■ DATA SHOWN
"""
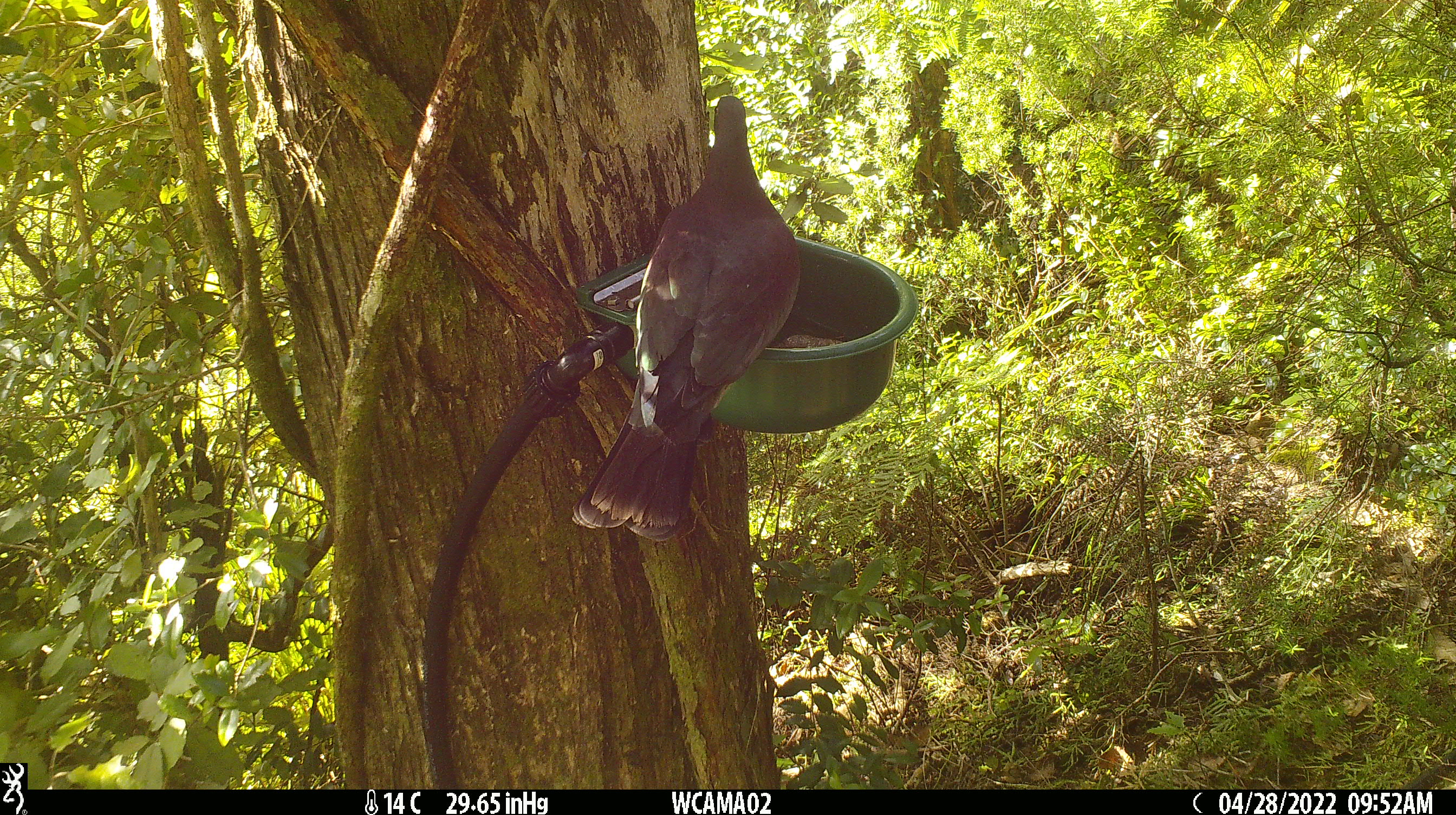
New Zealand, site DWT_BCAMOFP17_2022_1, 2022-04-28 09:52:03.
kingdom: Animalia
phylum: Chordata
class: Aves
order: Columbiformes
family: Columbidae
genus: Hemiphaga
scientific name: Hemiphaga novaeseelandiae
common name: new zealand pigeon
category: kereru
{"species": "kereru (new zealand pigeon) (Hemiphaga novaeseelandiae)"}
"""
■ WORK REQUEST
Keeping both end lines, retype exactly the lines from the first line of the material through the line that contains "category: kereru", but not the pictures.

■ FINISHED EXERCISE
New Zealand, site DWT_BCAMOFP17_2022_1, 2022-04-28 09:52:03.
kingdom: Animalia
phylum: Chordata
class: Aves
order: Columbiformes
family: Columbidae
genus: Hemiphaga
scientific name: Hemiphaga novaeseelandiae
common name: new zealand pigeon
category: kereru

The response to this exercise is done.